5 lbs pork butt (2.27 kg)
1/2 lb pork back fat (227 g)
2 tsp F-RM-52 Culture (6.25 g)*
3 1/4 tbsp pickling salt (63.4 g)
1 1/4 tsp Prague Powder #2 (7.0 g)
1/2 tsp cardamom (1.4 g)
1 tsp garlic powder (3.1 g)
1 1/2 tsp coriander, ground (2.55 g)
1 1/2 tsp white pepper (4.1 g)
1 tbsp white peppercorns (22.2 g)
1 1/2 tbsp powdered dextrose (13 g)
90mm beef bung or 3 1/2” diameter protein-lined fibrous casings
1. Chill pork/fat to 31°F (-0.55°C), grind one time through a 3/16” (5mm) plate.
2. Prepare slurry by mixing 2 tsp F-RM-52 culture with enough chlorine-free water to equal 0.5% of batch weight, stir, set aside.

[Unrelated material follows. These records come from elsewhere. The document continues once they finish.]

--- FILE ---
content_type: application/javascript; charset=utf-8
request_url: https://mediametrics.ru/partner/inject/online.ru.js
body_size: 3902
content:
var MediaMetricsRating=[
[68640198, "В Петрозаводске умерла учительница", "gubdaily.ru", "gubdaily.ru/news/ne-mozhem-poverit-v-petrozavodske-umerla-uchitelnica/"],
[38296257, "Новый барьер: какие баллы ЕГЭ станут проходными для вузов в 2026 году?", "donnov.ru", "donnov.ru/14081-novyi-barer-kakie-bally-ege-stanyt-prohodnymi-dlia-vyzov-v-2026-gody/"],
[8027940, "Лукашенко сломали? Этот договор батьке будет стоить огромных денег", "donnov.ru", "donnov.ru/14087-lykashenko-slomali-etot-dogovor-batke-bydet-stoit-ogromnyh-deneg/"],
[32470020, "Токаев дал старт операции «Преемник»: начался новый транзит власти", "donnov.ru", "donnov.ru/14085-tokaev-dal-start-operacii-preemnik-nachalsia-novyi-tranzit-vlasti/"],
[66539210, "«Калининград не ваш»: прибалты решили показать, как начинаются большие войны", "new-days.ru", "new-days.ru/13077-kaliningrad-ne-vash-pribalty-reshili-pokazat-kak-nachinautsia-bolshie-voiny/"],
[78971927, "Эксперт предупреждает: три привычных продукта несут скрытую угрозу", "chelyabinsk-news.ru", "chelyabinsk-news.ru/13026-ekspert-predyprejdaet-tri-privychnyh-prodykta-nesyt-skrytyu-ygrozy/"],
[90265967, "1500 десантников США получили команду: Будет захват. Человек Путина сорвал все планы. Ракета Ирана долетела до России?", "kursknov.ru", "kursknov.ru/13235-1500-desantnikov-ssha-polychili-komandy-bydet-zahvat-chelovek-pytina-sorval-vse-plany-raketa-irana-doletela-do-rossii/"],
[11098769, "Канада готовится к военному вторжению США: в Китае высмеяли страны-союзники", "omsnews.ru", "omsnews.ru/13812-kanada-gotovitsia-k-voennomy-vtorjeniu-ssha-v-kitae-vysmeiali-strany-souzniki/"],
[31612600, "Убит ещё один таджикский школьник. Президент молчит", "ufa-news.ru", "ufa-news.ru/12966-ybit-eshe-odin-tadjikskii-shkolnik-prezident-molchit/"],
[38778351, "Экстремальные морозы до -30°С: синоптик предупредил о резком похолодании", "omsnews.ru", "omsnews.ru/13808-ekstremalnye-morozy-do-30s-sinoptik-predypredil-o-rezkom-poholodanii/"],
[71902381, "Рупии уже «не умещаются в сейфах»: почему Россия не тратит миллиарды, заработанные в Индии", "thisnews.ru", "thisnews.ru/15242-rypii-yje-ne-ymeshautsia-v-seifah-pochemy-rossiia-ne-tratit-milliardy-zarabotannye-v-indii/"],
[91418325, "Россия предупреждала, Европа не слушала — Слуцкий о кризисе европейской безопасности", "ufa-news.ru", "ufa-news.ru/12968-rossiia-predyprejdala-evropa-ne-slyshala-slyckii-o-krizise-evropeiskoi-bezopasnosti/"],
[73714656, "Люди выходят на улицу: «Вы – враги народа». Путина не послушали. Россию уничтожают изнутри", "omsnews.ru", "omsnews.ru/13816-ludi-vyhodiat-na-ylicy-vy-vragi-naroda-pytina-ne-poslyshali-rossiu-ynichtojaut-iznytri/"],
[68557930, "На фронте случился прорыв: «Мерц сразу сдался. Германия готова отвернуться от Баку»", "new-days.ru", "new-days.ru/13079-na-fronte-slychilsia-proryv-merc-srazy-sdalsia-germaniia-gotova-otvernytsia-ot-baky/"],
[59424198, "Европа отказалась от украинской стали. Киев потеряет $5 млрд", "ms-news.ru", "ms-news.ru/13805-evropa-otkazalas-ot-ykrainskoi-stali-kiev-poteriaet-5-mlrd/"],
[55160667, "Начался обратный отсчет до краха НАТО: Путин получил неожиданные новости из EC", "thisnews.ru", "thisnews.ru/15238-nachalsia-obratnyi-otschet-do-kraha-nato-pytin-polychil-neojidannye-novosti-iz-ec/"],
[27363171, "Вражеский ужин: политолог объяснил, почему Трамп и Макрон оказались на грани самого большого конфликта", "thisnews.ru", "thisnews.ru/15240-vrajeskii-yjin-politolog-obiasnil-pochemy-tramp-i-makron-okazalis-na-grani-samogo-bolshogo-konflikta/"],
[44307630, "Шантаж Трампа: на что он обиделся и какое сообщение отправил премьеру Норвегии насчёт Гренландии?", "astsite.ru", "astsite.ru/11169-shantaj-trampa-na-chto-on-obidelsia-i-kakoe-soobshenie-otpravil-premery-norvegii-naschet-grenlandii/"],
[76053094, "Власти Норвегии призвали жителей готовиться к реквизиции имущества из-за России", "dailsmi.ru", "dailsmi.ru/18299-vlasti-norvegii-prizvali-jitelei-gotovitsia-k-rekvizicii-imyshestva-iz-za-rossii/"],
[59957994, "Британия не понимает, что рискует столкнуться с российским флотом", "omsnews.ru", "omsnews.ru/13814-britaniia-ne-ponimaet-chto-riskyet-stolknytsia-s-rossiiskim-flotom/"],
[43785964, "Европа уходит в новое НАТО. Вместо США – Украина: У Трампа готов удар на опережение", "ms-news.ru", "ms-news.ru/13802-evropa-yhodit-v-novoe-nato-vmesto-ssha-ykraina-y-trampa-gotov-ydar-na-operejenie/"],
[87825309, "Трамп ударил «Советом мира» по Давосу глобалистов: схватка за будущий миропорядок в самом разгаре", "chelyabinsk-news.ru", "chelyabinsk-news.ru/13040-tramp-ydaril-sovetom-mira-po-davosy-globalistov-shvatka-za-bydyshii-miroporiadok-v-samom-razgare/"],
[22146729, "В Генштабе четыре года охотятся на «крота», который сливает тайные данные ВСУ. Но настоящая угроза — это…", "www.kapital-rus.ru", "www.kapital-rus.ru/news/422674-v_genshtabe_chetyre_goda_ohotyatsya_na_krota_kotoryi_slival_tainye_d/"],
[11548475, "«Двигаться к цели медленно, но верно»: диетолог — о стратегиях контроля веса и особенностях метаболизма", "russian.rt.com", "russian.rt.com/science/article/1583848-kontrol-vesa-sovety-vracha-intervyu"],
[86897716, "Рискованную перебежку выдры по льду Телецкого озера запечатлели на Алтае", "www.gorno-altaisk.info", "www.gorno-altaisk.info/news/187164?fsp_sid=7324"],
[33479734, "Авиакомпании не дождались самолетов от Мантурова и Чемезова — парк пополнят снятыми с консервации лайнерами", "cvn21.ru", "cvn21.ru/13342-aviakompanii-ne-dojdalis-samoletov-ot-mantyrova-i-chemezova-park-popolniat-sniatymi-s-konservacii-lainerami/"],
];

3. Combine ground meat with remaining ingredients; mix well until it’s batter like, add culture slurry, mix additional 2-3 minutes.
4. Stuff meat batter into beef bungs or protein-lined fibrous casings, tie off in lengths to fit your drying chamber.
5. Ferment at 75-80°F (24-27°C) @ 85-88% relative humidity (RH) for 48 hours.
6. Dry age at 54-58°F (12-14°C) @ 80-85% relative humidity for 5-6 weeks or until salami has lost 25-35% of its green weight.
7. Salami Genoa has a shelf life of 75 days at 50-59°F (10-15°C) @ 68-70% RH if the original casing is left intact.
*The manufacturer of Bactoferm F-RM-52 which recommends that we use at least one quarter of the 25-gram packet for small batches under 50 lbs. This breaks down to about 2 tsp (6.25 grams) per batch (see manufacturer's complete instructions which are included with each culture packet).
A smoker can be used to incubate (ferment) dry and semi-dry sausages. Simply hang product in smoker, close damper and regulate the heat and relative humidity, according to the formulation instructions––no smoke.
Cure #2 is crucial in the production of dry sausage. It inhibits the growth of unwanted bacteria while improving the color and flavor of the final product.
Tying several loops of butcher twine in loops around the diameter (or girth) of the salami helps to support the product during the lengthy drying cycle.